## Richiesta assegnata 1
Nell'elenco, aggiorna la parte che si apre con la riga contenente "Is (34,271) closer" e si chiude con quella contenente "2519 centimetres", sostituendo "row of seated people" con "line of seated people" e lasciando invariato tutto il resto. Riporta soltanto quelle righe.

La “macchina lignea” del SS. Crocefisso

 

L’architettura dell’Altare maggiore nella Chiesa Madre di San Nicola da Crissa.

 

Lettura critica, ipotesi attributive.

 

Le notizie frammentarie che attualmente documentano la storia dell’Altare ligneo del SS. Crocefisso (Altare maggiore) della Chiesa Madre di San Nicola da Crissa, non ci aiutano a chiarirne con esattezza la vicenda esecutiva: non sono stati ancora reperiti, infatti, documenti esaustivi che comprovino l’attribuzione dell’opera e, di conseguenza, la sua esatta collocazione cronologica. In attesa che la spigolatura delle fonti ci restituisca - qualora vi fossero - suffragi documentali in proposito, ci sembra però importante affrontare una lettura stilistica dell’opera, oggi resa quanto mai necessaria dai risultati raggiunti nell’ultimo restauro al quale l’architettura è stata sottoposta. La scoperta delle policromie originali, riportate alla luce nel febbraio u.s. dall’équipe  di restauratori diretti da Daniela Del Francia, ha restituito alla comunità sannicolese ma anche a quanti - tra studiosi e appassionati d’arte si interessano a tali manufatti - un capolavoro nella sua reale dimensione estetica e stilistica, finalmente liberato da deturpazioni posticce e falsificanti.  L’Altare del SS. Crocefisso, infatti, pur mantenendo la sua spiccata nobiltà esecutiva, era ancora “velato” da un’interpretazione pittorica apposta in seconda istanza che impediva la visione dell’opera così come concepita e realizzata dal suo stesso interprete.

Voci di dati raccolte:
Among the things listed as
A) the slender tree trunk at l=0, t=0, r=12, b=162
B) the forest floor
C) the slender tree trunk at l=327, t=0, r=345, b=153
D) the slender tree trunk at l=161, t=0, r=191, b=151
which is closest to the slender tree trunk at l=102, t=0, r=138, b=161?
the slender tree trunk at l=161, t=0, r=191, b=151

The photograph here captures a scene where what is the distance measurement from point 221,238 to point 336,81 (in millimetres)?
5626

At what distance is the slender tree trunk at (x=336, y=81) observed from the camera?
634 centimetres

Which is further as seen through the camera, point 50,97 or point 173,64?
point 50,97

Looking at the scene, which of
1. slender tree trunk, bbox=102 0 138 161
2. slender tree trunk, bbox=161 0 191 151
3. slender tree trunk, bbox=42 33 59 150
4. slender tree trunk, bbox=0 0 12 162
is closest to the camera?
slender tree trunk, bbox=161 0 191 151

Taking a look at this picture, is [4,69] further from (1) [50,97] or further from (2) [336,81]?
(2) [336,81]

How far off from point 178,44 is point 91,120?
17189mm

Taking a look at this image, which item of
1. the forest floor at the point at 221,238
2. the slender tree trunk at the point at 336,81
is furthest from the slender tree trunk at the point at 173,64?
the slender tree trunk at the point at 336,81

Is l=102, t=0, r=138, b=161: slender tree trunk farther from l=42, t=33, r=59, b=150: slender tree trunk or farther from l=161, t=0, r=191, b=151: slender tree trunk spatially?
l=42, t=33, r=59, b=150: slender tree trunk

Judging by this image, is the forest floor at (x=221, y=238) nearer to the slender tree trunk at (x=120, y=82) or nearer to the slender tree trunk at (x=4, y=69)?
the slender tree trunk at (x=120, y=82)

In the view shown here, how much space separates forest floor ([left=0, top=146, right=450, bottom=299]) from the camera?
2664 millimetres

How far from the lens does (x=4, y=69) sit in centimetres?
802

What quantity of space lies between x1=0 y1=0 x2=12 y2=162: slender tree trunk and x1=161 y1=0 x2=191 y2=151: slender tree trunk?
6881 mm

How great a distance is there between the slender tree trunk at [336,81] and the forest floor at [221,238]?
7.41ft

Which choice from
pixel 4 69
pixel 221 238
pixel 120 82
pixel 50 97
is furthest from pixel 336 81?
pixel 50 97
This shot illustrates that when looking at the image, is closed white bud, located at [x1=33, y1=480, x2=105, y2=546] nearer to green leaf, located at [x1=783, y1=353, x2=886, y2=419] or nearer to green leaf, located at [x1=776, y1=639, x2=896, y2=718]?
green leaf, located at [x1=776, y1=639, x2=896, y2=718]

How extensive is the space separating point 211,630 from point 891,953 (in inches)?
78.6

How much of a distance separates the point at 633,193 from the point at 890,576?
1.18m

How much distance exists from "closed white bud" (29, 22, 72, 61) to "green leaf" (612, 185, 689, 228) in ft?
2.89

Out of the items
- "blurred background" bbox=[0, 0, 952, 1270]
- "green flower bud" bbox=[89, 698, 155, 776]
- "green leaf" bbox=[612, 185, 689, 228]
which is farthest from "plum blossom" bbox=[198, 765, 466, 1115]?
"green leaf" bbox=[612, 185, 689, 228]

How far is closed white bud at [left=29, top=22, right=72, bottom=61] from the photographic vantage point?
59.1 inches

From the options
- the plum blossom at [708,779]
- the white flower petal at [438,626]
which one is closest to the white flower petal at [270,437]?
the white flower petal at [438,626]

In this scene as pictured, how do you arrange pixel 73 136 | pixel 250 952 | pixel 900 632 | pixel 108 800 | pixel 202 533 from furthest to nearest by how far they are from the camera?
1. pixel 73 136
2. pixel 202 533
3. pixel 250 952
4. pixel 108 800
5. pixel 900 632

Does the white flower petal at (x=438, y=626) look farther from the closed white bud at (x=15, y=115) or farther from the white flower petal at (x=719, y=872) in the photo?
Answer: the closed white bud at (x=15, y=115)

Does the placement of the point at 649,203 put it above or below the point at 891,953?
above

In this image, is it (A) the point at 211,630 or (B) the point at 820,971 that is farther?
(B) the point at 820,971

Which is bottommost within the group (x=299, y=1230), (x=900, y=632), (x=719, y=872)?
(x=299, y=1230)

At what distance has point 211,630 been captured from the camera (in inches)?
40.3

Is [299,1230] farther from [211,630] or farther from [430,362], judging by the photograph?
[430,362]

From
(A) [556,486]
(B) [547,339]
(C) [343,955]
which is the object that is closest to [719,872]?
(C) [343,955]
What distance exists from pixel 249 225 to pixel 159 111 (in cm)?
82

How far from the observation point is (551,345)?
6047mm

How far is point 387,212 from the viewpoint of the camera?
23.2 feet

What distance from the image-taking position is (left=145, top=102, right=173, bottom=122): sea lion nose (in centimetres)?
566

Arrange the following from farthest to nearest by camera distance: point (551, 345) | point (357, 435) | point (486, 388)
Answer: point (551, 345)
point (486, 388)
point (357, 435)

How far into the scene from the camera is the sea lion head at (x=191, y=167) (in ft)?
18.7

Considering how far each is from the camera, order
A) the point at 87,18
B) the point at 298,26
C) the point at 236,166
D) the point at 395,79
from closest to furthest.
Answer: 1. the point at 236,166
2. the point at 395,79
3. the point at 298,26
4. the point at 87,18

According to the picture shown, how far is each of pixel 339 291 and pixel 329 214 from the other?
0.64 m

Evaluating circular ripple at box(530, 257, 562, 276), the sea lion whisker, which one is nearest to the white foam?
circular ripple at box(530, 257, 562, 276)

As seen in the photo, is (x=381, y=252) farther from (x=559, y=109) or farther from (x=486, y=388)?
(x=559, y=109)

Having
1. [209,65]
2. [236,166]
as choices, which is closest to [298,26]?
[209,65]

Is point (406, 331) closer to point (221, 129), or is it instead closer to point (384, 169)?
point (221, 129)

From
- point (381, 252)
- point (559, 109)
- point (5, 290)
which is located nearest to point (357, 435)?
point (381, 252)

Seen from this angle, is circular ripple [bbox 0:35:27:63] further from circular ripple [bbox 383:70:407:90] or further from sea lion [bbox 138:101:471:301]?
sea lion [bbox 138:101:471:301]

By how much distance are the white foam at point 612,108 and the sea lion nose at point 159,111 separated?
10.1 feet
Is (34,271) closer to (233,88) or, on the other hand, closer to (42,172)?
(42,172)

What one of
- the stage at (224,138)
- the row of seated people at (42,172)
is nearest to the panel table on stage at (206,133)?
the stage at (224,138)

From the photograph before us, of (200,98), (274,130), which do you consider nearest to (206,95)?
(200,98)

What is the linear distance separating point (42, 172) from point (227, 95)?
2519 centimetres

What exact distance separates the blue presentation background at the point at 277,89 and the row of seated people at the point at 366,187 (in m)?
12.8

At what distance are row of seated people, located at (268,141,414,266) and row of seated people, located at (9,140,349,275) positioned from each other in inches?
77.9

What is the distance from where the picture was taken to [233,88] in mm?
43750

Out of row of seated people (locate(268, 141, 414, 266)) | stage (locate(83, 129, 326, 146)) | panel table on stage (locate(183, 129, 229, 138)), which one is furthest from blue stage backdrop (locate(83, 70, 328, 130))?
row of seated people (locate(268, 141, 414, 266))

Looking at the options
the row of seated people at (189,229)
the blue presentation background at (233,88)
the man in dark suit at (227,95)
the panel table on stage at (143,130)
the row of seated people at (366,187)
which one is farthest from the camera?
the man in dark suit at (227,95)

## Richiesta assegnata 2
Prosegui il testo sull'Altare del SS. Crocefisso di San Nicola da Crissa dal punto in cui si interrompe.

## Risposta 1
Is (34,271) closer to (233,88) or, on the other hand, closer to (42,172)?
(42,172)

What one of
- the stage at (224,138)
- the line of seated people at (42,172)
is nearest to the panel table on stage at (206,133)?
the stage at (224,138)

From the photograph before us, of (200,98), (274,130), which do you consider nearest to (206,95)?
(200,98)

What is the linear distance separating point (42, 172) from point (227, 95)?
2519 centimetres

## Risposta 2
Ecco che studiare un’opera nella sua “novità” ritrovata, cioè nella dimensione filologicamente  più corretta perché corrispondente a quella della sua primordiale idea compositiva, rende il processo di indagine più appassionante e corretto. Un privilegio divenuto assai raro - ahinoi! - soprattutto nella nostra Regione. Confortati da questa importante scoperta, l’approccio critico al manufatto ci ha rivelato in maniera inoppugnabile una sua filiazione diretta con l’ambito artistico di Serra San Bruno, scuola alla quale si rapporta per una complessa serie di considerazioni tecnico-esecutive, nonché puramente estetiche. In realtà le caratteristiche salienti dell’opera, già precedentemente individuate da altri studiosi e messe in relazione con la fiorente scuola d’arte calabrese, non la “omologano” alla produzione serrese ma piuttosto la pongono in un rapporto di stretta correlazione. Il fondamento di tale correlazione trae spunto da una concezione strutturale omogenea all’interno della quale la simmetrica poesia dei dettagli, al pari di una firma ben dissimulata, ne suffraga la medesima origine.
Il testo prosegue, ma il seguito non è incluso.